Two seemingly unrelated events happened in recent weeks that, because of their juxtaposition with our current reckoning with national identity, soldered together in me a simple realization: whether or not it is entered voluntarily, our system of care for mental health and addictions is wholly inadequate. Rather than spend resources on forcing people into a weak system, we should instead focus on strengthening the system.
The first event was the introduction of Bill 53, the Compassionate Intervention Act, to the Alberta legislature last month.
The second was an incident I witnessed just outside Calgary’s Foothills Medical Centre. I saw someone in crisis who, in my opinion as a community-based doctor whose practice serves people affected by exclusion, disenfranchisement and homelessness, required medical care. But police were the first responders.
Alberta’s Compassionate Intervention Act changes the law so not only doctors and judges, but also police and bylaw officers can initiate involuntary treatment for a person at risk of harm to themselves or others.
Under existing legislation through Alberta’s Mental Health Act, it must be shown that a person lacks capacity to make their own health-care decisions at the time of assessment. In contrast, the new Compassionate Intervention Act allows for the detainment of individuals whose faculties may be intact but who have a history of, in the officer’s opinion, dubious judgment.
To illustrate: as a physician, I can currently request that a person who is presenting a risk to themselves or others be taken — even forcibly — to hospital for assessment only if they are unable to make that decision for themselves at the time.
Contrast that already ethically fraught, and sometimes violent, scenario with granting any junior peace officer the right to apprehend a perfectly cogent person for no other reason than, say, they jumped off a neighbour’s roof while inebriated last year.
For youth to be detained, the threshold is even lower, as minors are presumed to lack capacity to make their own health-care decisions.
Supports first, not policing
Driving my child to sports practice on a recent quiet Sunday morning, we passed the massive but aging complex that is Calgary’s Foothills hospital. On the corner, we saw a person who appeared very disorganized, his backpack’s contents strewn about while he paced nearby, quietly speaking to nobody.

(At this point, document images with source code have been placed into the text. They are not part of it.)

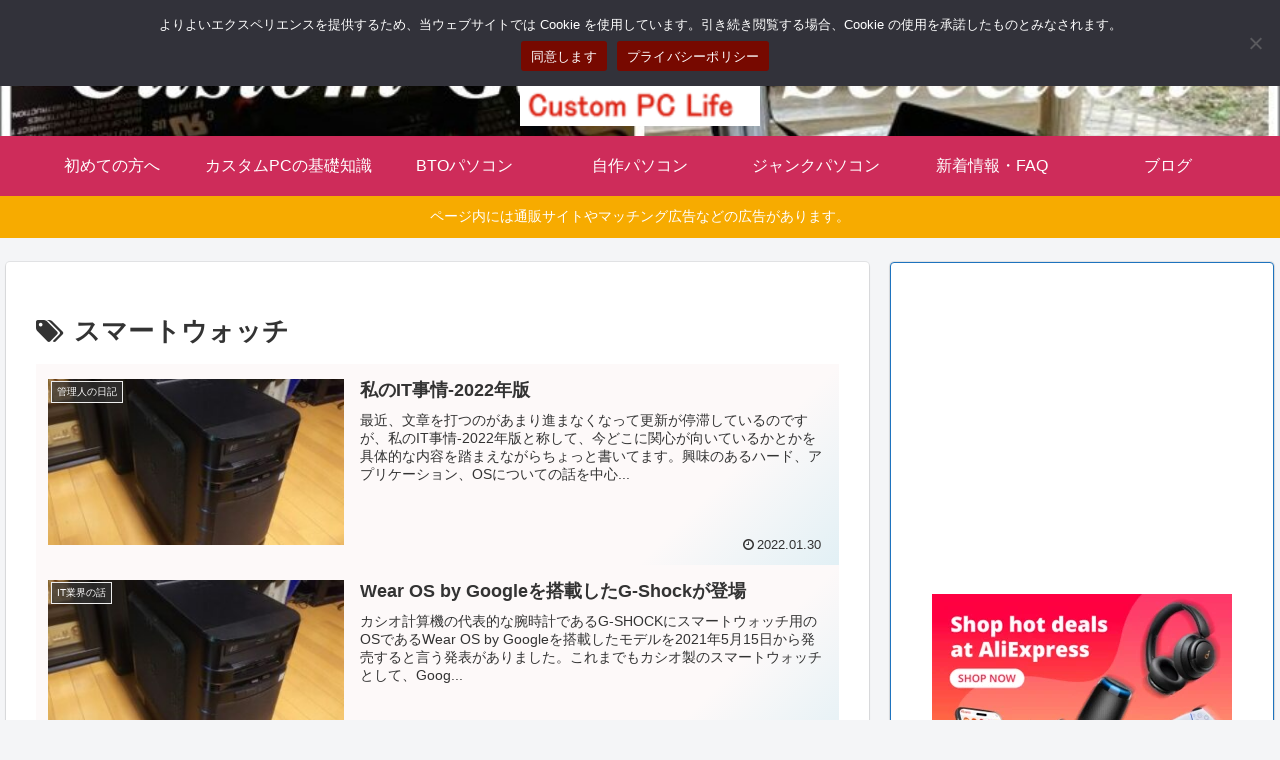

--- FILE ---
content_type: text/html; charset=utf-8
request_url: https://www.google.com/recaptcha/api2/aframe
body_size: 248
content:
<!DOCTYPE HTML><html><head><meta http-equiv="content-type" content="text/html; charset=UTF-8"></head><body><script nonce="_KvRdgbOQS9donNgNrJ6cg">/** Anti-fraud and anti-abuse applications only. See google.com/recaptcha */ try{var clients={'sodar':'https://pagead2.googlesyndication.com/pagead/sodar?'};window.addEventListener("message",function(a){try{if(a.source===window.parent){var b=JSON.parse(a.data);var c=clients[b['id']];if(c){var d=document.createElement('img');d.src=c+b['params']+'&rc='+(localStorage.getItem("rc::a")?sessionStorage.getItem("rc::b"):"");window.document.body.appendChild(d);sessionStorage.setItem("rc::e",parseInt(sessionStorage.getItem("rc::e")||0)+1);localStorage.setItem("rc::h",'1768998042396');}}}catch(b){}});window.parent.postMessage("_grecaptcha_ready", "*");}catch(b){}</script></body></html>

--- FILE ---
content_type: application/javascript; charset=utf-8
request_url: https://fundingchoicesmessages.google.com/f/AGSKWxVIHM9sXJlUhhcm3ONsAy4-UsQRUgSIFkU4hg68VaX9QIh3uDdhoQU9w0GtI_JgC-ADoqZlo2Wv6wkzgclXmhhggNlYsrrFHnHLY4JJWT1xyjMQGJJAZXUHF36zhNRZLlEKC_WcuL4UFzLFRmpmS21j_ZOl3FFQaEN-bSBtfRWlHiFA7BZAedTp_mnG/_/skyscraper_ad_/exo_frnd__railads./frame_ads_/ads/targeting.
body_size: -1289
content:
window['fd4011d9-b855-4fdf-bebd-415510034797'] = true;

--- FILE ---
content_type: application/javascript; charset=utf-8;
request_url: https://dalc.valuecommerce.com/app3?p=885854937&_s=https%3A%2F%2Fwww.custom-pc-life.com%2Fblog%2Ftag%2F%25E3%2582%25B9%25E3%2583%259E%25E3%2583%25BC%25E3%2583%2588%25E3%2582%25A6%25E3%2582%25A9%25E3%2583%2583%25E3%2583%2581%2F&vf=iVBORw0KGgoAAAANSUhEUgAAAAMAAAADCAYAAABWKLW%2FAAAAMElEQVQYV2NkFGP4nxF1hEF%2FggsDY02Oyf9J2skMfz5nMTDmcnX9n3nuDYOqRhcDAAl7DmEL1fKHAAAAAElFTkSuQmCC
body_size: 3425
content:
vc_linkswitch_callback({"t":"6970c499","r":"aXDEmQAGgdM0DpeXCooERAqKC5bwdg","ub":"aXDEmAAIfGw0DpeXCooBbQqKBth2Kw%3D%3D","vcid":"9kX_6YL9y01qEPmJLMxiNP_M51YtF_VB8qXzeyHQpfxx3sXaByH_T3P5YfFSURv2SYWRYKGfEhkTmPyOMZUpE1wB-0NbZzscBqAgmXqN_n1ade3UQ19_p_1FkrgsmmgWE3TxoExe9WoM2KhnGBSdoPMt9ITJz4Un","vcpub":"0.426451","mouse-jp.co.jp":{"a":"2855198","m":"3547822","g":"2f55972a8a"},"buy.jp":{"a":"2884267","m":"2418244","g":"e1f474a08a"},"shopap.lenovo.com":{"a":"2680394","m":"218","g":"5dd7cf0ea7","sp":"cid%3Djp%3Aaffiliate%3Adsry7f"},"nec-lavie.jp":{"a":"2807513","m":"3388586","g":"8e4571e6ae","sp":"sc_cid%3Djp%3Aaffiliate%3Atgniag"},"kap":885862098,"mbhshop.elecom.co.jp":{"a":"2423127","m":"2505544","g":"680c0fca8a"},"www2.mouse-jp.co.jp":{"a":"2855198","m":"3547822","g":"2f55972a8a"},"www.nec.lenovouat.com":{"a":"2807513","m":"3388586","g":"8e4571e6ae","sp":"sc_cid%3Djp%3Aaffiliate%3Atgniag"},"lb-test02.bookwalker.jp":{"a":"2881505","m":"3024140","g":"a037cf4d8a"},"shop.elecom.co.jp":{"a":"2423127","m":"2505544","g":"680c0fca8a"},"paypaystep.yahoo.co.jp":{"a":"2821580","m":"2201292","g":"a5ef02468a","kaa":"2826625"},"www3.lenovo.com":{"a":"2680394","m":"218","g":"5dd7cf0ea7","sp":"cid%3Djp%3Aaffiliate%3Adsry7f"},"shared.ablenet.jp":{"a":"2590548","m":"2135779","g":"251c838b8a"},"rising-bto.com":{"a":"2665739","m":"2035594","g":"416697168a"},"direct.sanwa.co.jp":{"a":"2706855","m":"3205567","g":"9abaef1f8a"},"l":4,"www.frontier-direct.jp":{"a":"2748511","m":"3274554","g":"7a8288118a"},"logitec.co.jp":{"a":"2881983","m":"2586296","g":"64840bc48a"},"www.nec-lavie.jp":{"a":"2807513","m":"3388586","g":"8e4571e6ae","sp":"sc_cid%3Djp%3Aaffiliate%3Atgniag"},"paypaymall.yahoo.co.jp":{"a":"2821580","m":"2201292","g":"a5ef02468a","kaa":"2826625"},"p":885854937,"s":3041903,"valuecommerce.com":{"a":"2803077","m":"4","g":"b54cdb8384"},"www.ablenet.jp":{"a":"2590548","m":"2135779","g":"251c838b8a"},"store.vaio.com":{"a":"2908625","m":"3718738","g":"04c06a4a8a"},"mini-shopping.yahoo.co.jp":{"a":"2821580","m":"2201292","g":"a5ef02468a","kaa":"2826625"},"acharge-pc.com":{"a":"2665739","m":"2035594","g":"416697168a"},"aosstore.jp":{"a":"2884267","m":"2418244","g":"e1f474a08a"},"g-tune.jp":{"a":"2855198","m":"3547822","g":"2f55972a8a"},"necdirect.jp":{"a":"2807513","m":"3388586","g":"8e4571e6ae","sp":"sc_cid%3Djp%3Aaffiliate%3Atgniag"},"bookwalker.jp":{"a":"2881505","m":"3024140","g":"a037cf4d8a"},"shopping.geocities.jp":{"a":"2821580","m":"2201292","g":"a5ef02468a","kaa":"2826625"},"shopping.yahoo.co.jp":{"a":"2821580","m":"2201292","g":"a5ef02468a","kaa":"2826625"},"vspec-bto.com":{"a":"2665739","m":"2035594","g":"416697168a"},"www.amazon.co.jp":{"a":"2614000","m":"2366370","g":"fcea093baa","sp":"tag%3Dvc-22%26linkCode%3Dure"},"www3.nec-lavie.jp":{"a":"2807513","m":"3388586","g":"8e4571e6ae","sp":"sc_cid%3Djp%3Aaffiliate%3Atgniag"},"approach.yahoo.co.jp":{"a":"2821580","m":"2201292","g":"a5ef02468a","kaa":"2826625"},"pc-seven.co.jp":{"a":"2545336","m":"2883189","g":"b42b7ea58a"},"finaldata.jp":{"a":"2884267","m":"2418244","g":"e1f474a08a"},"ebookjapan.yahoo.co.jp":{"a":"2349414","m":"2103493","g":"bbffb9cc9e","sp":"dealerid%3D40001"},"valuecommerce.ne.jp":{"a":"2803077","m":"4","g":"b54cdb8384"},"www.lenovo.com":{"a":"2680394","m":"218","g":"5dd7cf0ea7","sp":"cid%3Djp%3Aaffiliate%3Adsry7f"},"pc-zeus.com":{"a":"2665739","m":"2035594","g":"416697168a"}})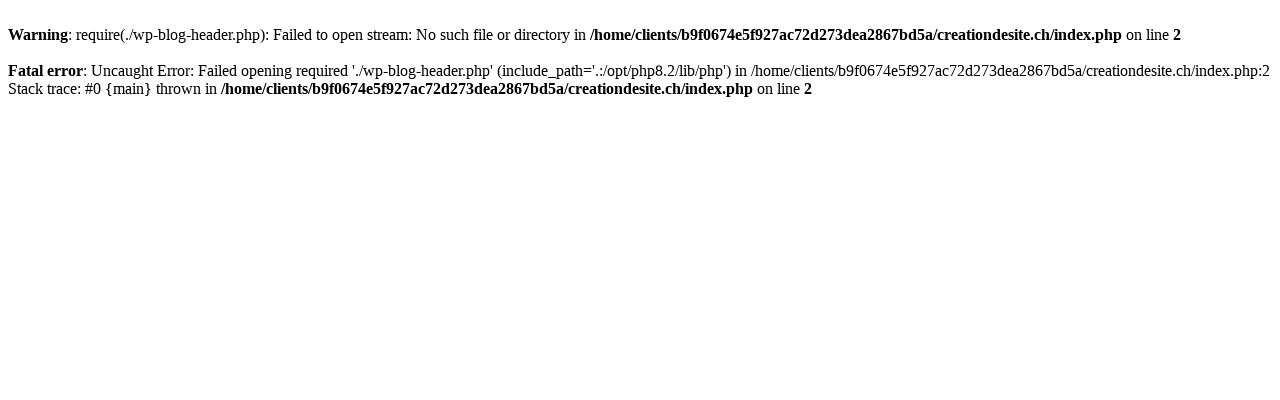

--- FILE ---
content_type: text/html; charset=UTF-8
request_url: http://creationdesite.ch/info-4226988.html
body_size: 288
content:
<br />
<b>Warning</b>:  require(./wp-blog-header.php): Failed to open stream: No such file or directory in <b>/home/clients/b9f0674e5f927ac72d273dea2867bd5a/creationdesite.ch/index.php</b> on line <b>2</b><br />
<br />
<b>Fatal error</b>:  Uncaught Error: Failed opening required './wp-blog-header.php' (include_path='.:/opt/php8.2/lib/php') in /home/clients/b9f0674e5f927ac72d273dea2867bd5a/creationdesite.ch/index.php:2
Stack trace:
#0 {main}
  thrown in <b>/home/clients/b9f0674e5f927ac72d273dea2867bd5a/creationdesite.ch/index.php</b> on line <b>2</b><br />
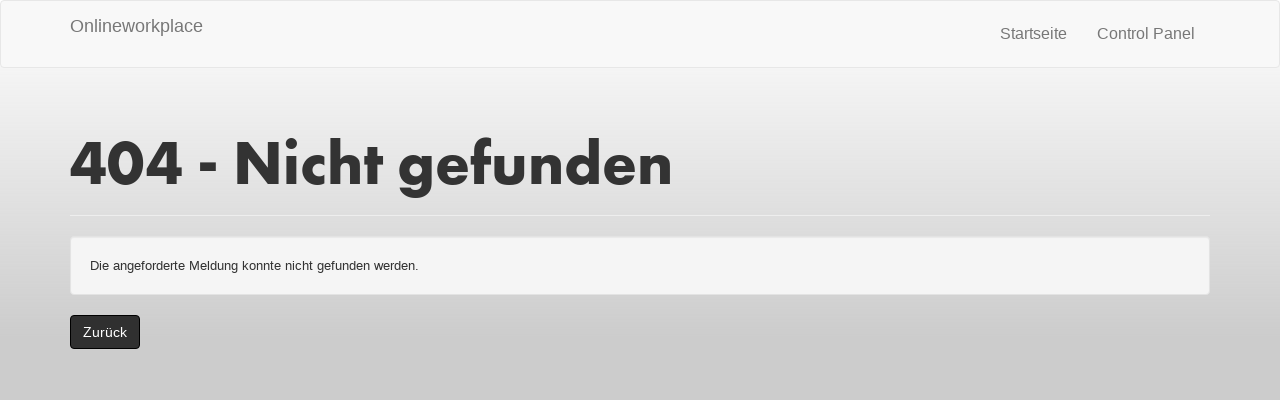

--- FILE ---
content_type: text/html; charset=utf-8
request_url: https://status.onlineworkplace.de/Home/Show/87
body_size: 2364
content:

<!DOCTYPE html>
<html>
<head>
    <meta http-equiv="Content-Type" content="text/html; charset=utf-8" />
    <meta charset="utf-8" />
    <title>ONLINEWORKPLACE: Status</title>
    <meta name="viewport" content="width=device-width, initial-scale=1.0">

    <link href="/Content/css?v=ido717vpsJNaTsC4AlKoL1LW-QVz5dGYNCkn-ux-R841" rel="stylesheet"/>

    <script src="/bundles/modernizr?v=wBEWDufH_8Md-Pbioxomt90vm6tJN2Pyy9u9zHtWsPo1"></script>


    <link rel="shortcut icon" href="/Content/onlineworkplace-favicon.png" type="image/png">
</head>
<body>    
    <nav class="navbar navbar-default">
        <div class="container">
            <div class="navbar-header">
                <button type="button" class="navbar-toggle collapsed" data-toggle="collapse" data-target="#navbar" aria-expanded="false" aria-controls="navbar">
                    <span class="sr-only">Navigation umschalten</span>
                    <span class="icon-bar"></span>
                    <span class="icon-bar"></span>
                    <span class="icon-bar"></span>
                </button>
                <a class="navbar-brand" href='/Home/'>
Onlineworkplace                </a>
            </div>
            <div id="navbar" class="navbar-collapse collapse">
                <ul class="nav navbar-nav navbar-right">
                    <li><a href="/">Startseite</a></li>
                                        <li><a href="https://cp1.onlineworkplace.de">Control Panel</a></li>
                </ul>
            </div>
        </div>
    </nav>

    
<div class="container">
        <div class="page-header">
        <h1 class="headline">404 - Nicht gefunden</h1>
    </div>
    <div class="row">
        <div class="col-lg-12">
            <div class="well">
                Die angeforderte Meldung konnte nicht gefunden werden.
            </div>
        </div>
    </div>

<div class="row">
    <div class="col-lg-2">
        <a class="btn btn-info" href="/">Zur&#252;ck</a>
    </div>
</div>
</div>

    <script src="/bundles/jquery?v=FVs3ACwOLIVInrAl5sdzR2jrCDmVOWFbZMY6g6Q0ulE1"></script>

    <script src="/bundles/bootstrap?v=AcWl1dxknO7L_sfwfW4HMnBs3ckIPsEBOCvihmI2k2w1"></script>

    <script src="/bundles/mail?v=3UEGS3Cs6_j6_9nQ3m31PVc35G5-5q-Q8w4f26SnXlY1"></script>

    
</body>
</html>

--- FILE ---
content_type: text/javascript; charset=utf-8
request_url: https://status.onlineworkplace.de/bundles/mail?v=3UEGS3Cs6_j6_9nQ3m31PVc35G5-5q-Q8w4f26SnXlY1
body_size: 204
content:
function UnCryptMailto(n,t){for(var i=0,u="",r=0;r<n.length;r++)i=n.charCodeAt(r),i>=8364&&(i=128),u+=String.fromCharCode(i-t);return u}function linkTo_UnCryptMailto(n,t){location.href=UnCryptMailto(n,t)}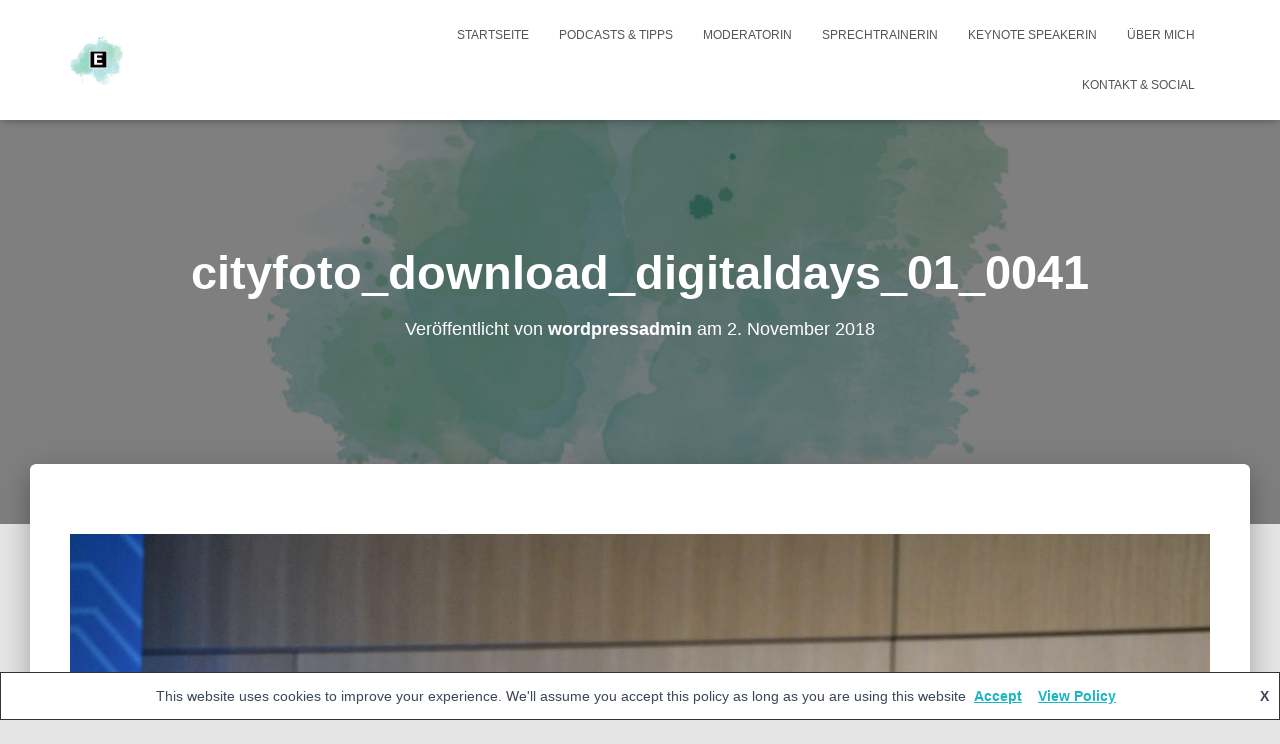

--- FILE ---
content_type: text/css; charset=utf-8
request_url: https://www.elisabetheidenberger.at/wp-content/cache/autoptimize/autoptimize_single_bf190b70588809c909d15fceeb3c93ba.php?ver=1.3.1
body_size: 316
content:
@media screen and (min-width:800px){a.share-whatsapp.sd-button.share-icon{display:none!important}.sd-social-official .sd-content li.share-whatsapp .whatsapp_button{display:none!important}a.share-whatsapp.sd-button.no-icon{display:none!important}}.sd-content ul li.preview-item div.option.option-smart-off a{display:inline-block!important}.sd-social-icon .sd-content ul li.share-whatsapp a:before,.sd-social-text .sd-content ul li.share-whatsapp a:before,.sd-content ul li.share-whatsapp div.option.option-smart-off a:before,.sd-social-icon-text .sd-content li.share-whatsapp a:before,li.service.share-whatsapp span:before{content:" ";background-image:url(//www.elisabetheidenberger.at/wp-content/plugins/whatsapp-jetpack-button/assets/css/../images/shape.png);background-image:image-set(url(//www.elisabetheidenberger.at/wp-content/plugins/whatsapp-jetpack-button/assets/css/../images/shape.png) 1x,url(//www.elisabetheidenberger.at/wp-content/plugins/whatsapp-jetpack-button/assets/css/../images/shape@2x.png) 2x);background-image:-webkit-image-set(url(//www.elisabetheidenberger.at/wp-content/plugins/whatsapp-jetpack-button/assets/css/../images/shape.png) 1x,url(//www.elisabetheidenberger.at/wp-content/plugins/whatsapp-jetpack-button/assets/css/../images/shape@2x.png) 2x);background-repeat:no-repeat;background-position:center;background-size:16px 16px;height:16px;width:16px}.sd-social-icon .sd-content ul li.share-whatsapp a.no-text:before{background:0 0 !important}.sd-social-icon .sd-content ul li[class*=share-].share-whatsapp a.sd-button{background-color:#00b900;background-image:url(//www.elisabetheidenberger.at/wp-content/plugins/whatsapp-jetpack-button/assets/css/../images/shape-white.png);background-image:image-set(url(//www.elisabetheidenberger.at/wp-content/plugins/whatsapp-jetpack-button/assets/css/../images/shape-white.png) 1x,url(//www.elisabetheidenberger.at/wp-content/plugins/whatsapp-jetpack-button/assets/css/../images/shape-white@2x.png) 2x);background-image:-webkit-image-set(url(//www.elisabetheidenberger.at/wp-content/plugins/whatsapp-jetpack-button/assets/css/../images/shape-white.png) 1x,url(//www.elisabetheidenberger.at/wp-content/plugins/whatsapp-jetpack-button/assets/css/../images/shape-white@2x.png) 2x);background-repeat:no-repeat;background-position:center;background-size:20px 20px}.preview-whatsapp .option-smart-on{height:20px;width:78px;background-image:url(//www.elisabetheidenberger.at/wp-content/plugins/whatsapp-jetpack-button/assets/css/../images/rectangle-en.png);background-image:image-set(url(//www.elisabetheidenberger.at/wp-content/plugins/whatsapp-jetpack-button/assets/css/../images/rectangle-en.png) 1x,url(//www.elisabetheidenberger.at/wp-content/plugins/whatsapp-jetpack-button/assets/css/../images/rectangle-en@2x.png) 2x);background-image:-webkit-image-set(url(//www.elisabetheidenberger.at/wp-content/plugins/whatsapp-jetpack-button/assets/css/../images/rectangle-en.png) 1x,url(//www.elisabetheidenberger.at/wp-content/plugins/whatsapp-jetpack-button/assets/css/../images/rectangle-en@2x.png) 2x);background-repeat:no-repeat;background-position:center;background-size:78px 20px}.sd-social-official .sd-content li.share-whatsapp .whatsapp_button{line-height:20px}.sd-social-official .sd-content li.share-whatsapp .whatsapp_button a{height:20px;display:inline-block;background-repeat:no-repeat;background-position:center}.sd-social-official .sd-content li.share-whatsapp .whatsapp_button a.en{width:68px;background-image:url(//www.elisabetheidenberger.at/wp-content/plugins/whatsapp-jetpack-button/assets/css/../images/rectangle-en.png);background-image:image-set(url(//www.elisabetheidenberger.at/wp-content/plugins/whatsapp-jetpack-button/assets/css/../images/rectangle-en.png) 1x,url(//www.elisabetheidenberger.at/wp-content/plugins/whatsapp-jetpack-button/assets/css/../images/rectangle-en@2x.png) 2x);background-image:-webkit-image-set(url(//www.elisabetheidenberger.at/wp-content/plugins/whatsapp-jetpack-button/assets/css/../images/rectangle-en.png) 1x,url(//www.elisabetheidenberger.at/wp-content/plugins/whatsapp-jetpack-button/assets/css/../images/rectangle-en@2x.png) 2x);background-size:68px 20px}.sd-social-official .sd-content li.share-whatsapp .whatsapp_button a.ja{width:68px;background-image:url(//www.elisabetheidenberger.at/wp-content/plugins/whatsapp-jetpack-button/assets/css/../images/rectangle-ja.png);background-image:image-set(url(//www.elisabetheidenberger.at/wp-content/plugins/whatsapp-jetpack-button/assets/css/../images/rectangle-ja.png) 1x,url(//www.elisabetheidenberger.at/wp-content/plugins/whatsapp-jetpack-button/assets/css/../images/rectangle-ja@2x.png) 2x);background-image:-webkit-image-set(url(//www.elisabetheidenberger.at/wp-content/plugins/whatsapp-jetpack-button/assets/css/../images/rectangle-ja.png) 1x,url(//www.elisabetheidenberger.at/wp-content/plugins/whatsapp-jetpack-button/assets/css/../images/rectangle-ja@2x.png) 2x);background-size:68px 20px}.sd-social-official .sd-content li.share-whatsapp .whatsapp_button a.zh-hant{width:68px;background-image:url(//www.elisabetheidenberger.at/wp-content/plugins/whatsapp-jetpack-button/assets/css/../images/rectangle-zh-hant.png);background-image:image-set(url(//www.elisabetheidenberger.at/wp-content/plugins/whatsapp-jetpack-button/assets/css/../images/rectangle-zh-hant.png) 1x,url(//www.elisabetheidenberger.at/wp-content/plugins/whatsapp-jetpack-button/assets/css/../images/rectangle-zh-hant@2x.png) 2x);background-image:-webkit-image-set(url(//www.elisabetheidenberger.at/wp-content/plugins/whatsapp-jetpack-button/assets/css/../images/rectangle-zh-hant.png) 1x,url(//www.elisabetheidenberger.at/wp-content/plugins/whatsapp-jetpack-button/assets/css/../images/rectangle-zh-hant@2x.png) 2x);background-size:68px 20px}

Having worked in community mental health for 15 years, I recognized the hallmarks of psychosis.
After dropping my child off a few blocks away, I circled back. The gent was still there, now lying in a ball on the sidewalk. He seemed to have been overwhelmed by the task of gathering his belongings. I turned into the hospital parking lot. Walking from my car towards the crumpled man, first-aid kit in hand, I saw a police cruiser mount the curb and park on the grass.
In less than the minute it took me to cross the parking lot, another two cars pulled up, lights flashing, sirens on.
As six officers hopped out of three shiny new SUVs to survey the scene where the man lay, still and now silent, a scenario common to my clinical practice unspooled in my imagination: the mental health of a patient with a “community treatment order,” whom I know well, deteriorates. This can happen for many reasons. In my experience, destabilization of housing; lack of food, water or sleep; a change in medications, relationships, other health conditions or the weather; cultural disconnection; or simply disease progression can all contribute.
When I — or a case manager who knows the person even better than I — observe escalating risk, I can request that the patient be conveyed to a health-care facility for assessment and treatment. This whole process can take a couple of hours and involves several phone calls, legal forms, conversations and explanations.
After the police take the patient away, I worry — about their welfare, our therapeutic alliance and whether I did the right thing.
Later, I’ll check to ensure they’ve been admitted to hospital. Too often, I’ll learn they’ve already been discharged from our severely strained system.
One of my patients could very well be in the situation facing the man lying atop a heap of old clothes and dirty blankets that Sunday morning, encircled by six law enforcement officers and less than a block from the tertiary care hospital’s front door.
Can these scenarios be prevented? I believe they can, by investing in supportive housing and accessible-to-everyone, non-profit health care that includes on-demand access to — ahem, why not start with voluntary — mental health and addictions supports.
How should such a social safety net be funded? Having increasingly observed people tumble and fall through collapsed health and social care systems only to be surrounded by the police’s sidewalk squad, to me the answer is clear: slow the cash flow to law enforcement, reject wasteful and ineffective involuntary care, and reclaim simply caring, as we do in Canada, for each other.
People with mental illness do not need additional punishment.
What we all need is to demand that government redirect taxpayers’ resources toward health and housing — away from any expansion of involuntary care.